Stored records:

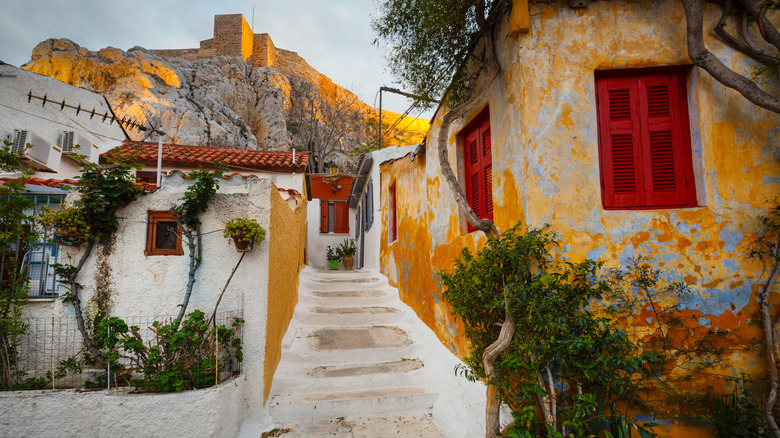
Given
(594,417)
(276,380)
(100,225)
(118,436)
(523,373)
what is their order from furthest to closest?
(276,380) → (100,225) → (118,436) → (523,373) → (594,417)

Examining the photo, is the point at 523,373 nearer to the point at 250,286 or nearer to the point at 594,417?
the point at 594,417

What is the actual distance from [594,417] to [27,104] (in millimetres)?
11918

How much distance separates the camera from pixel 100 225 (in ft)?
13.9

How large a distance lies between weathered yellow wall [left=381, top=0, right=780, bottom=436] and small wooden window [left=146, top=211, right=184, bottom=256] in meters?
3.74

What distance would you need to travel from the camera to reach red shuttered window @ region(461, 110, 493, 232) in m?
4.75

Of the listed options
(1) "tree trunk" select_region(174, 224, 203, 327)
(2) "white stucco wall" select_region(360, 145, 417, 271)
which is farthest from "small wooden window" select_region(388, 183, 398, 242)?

What you have to do:
Rewrite the listing starting at the line containing "How large a" and ending at the final line of the listing, with "window" replaced by "opening" and everything else left unchanged.

Full solution:
How large a distance lies between weathered yellow wall [left=381, top=0, right=780, bottom=436] and small wooden opening [left=146, top=211, right=184, bottom=256] in meters?
3.74

What distance would you need to travel from the camera to reach red shuttered opening @ region(461, 110, 493, 232) in m?
4.75

Of the listed options
(1) "tree trunk" select_region(174, 224, 203, 327)
(2) "white stucco wall" select_region(360, 145, 417, 271)
which is farthest from "small wooden opening" select_region(388, 183, 398, 242)?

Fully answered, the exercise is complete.